Eddie Gonzales Jr. – AncientPages.com – Documented for 200 years, the Iguanodontia group is expanding with the discovery of a brand-new species, the first known to bear spikes with properties never before observed in dinosaurs.
Scientists from the CNRS¹ and their international partners have uncovered in China the
fossilised skin of an exceptionally well-preserved juvenile iguanodon.

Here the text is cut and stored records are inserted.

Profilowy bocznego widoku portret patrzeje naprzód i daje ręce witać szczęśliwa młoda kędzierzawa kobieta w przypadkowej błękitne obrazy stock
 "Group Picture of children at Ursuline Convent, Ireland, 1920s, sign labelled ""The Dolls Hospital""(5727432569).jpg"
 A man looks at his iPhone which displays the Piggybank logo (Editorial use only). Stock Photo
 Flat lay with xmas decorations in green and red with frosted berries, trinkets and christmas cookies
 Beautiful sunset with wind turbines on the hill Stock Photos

The authors of the study examining the fossil of Haolong dongi at the Anhui Geological Museum in Hefei, China. Image credit: Thierry Hubin
Using X-ray scans and high-resolution histological sections, the researchers observed skin cells preserved for 125 million years, revealing the structure of hollow, cutaneous spikes covering a large part of the animal’s body.
The scientists named this new species Haolong dongi in honor of Dong Zhiming, a pioneer of Chinese palaeontology.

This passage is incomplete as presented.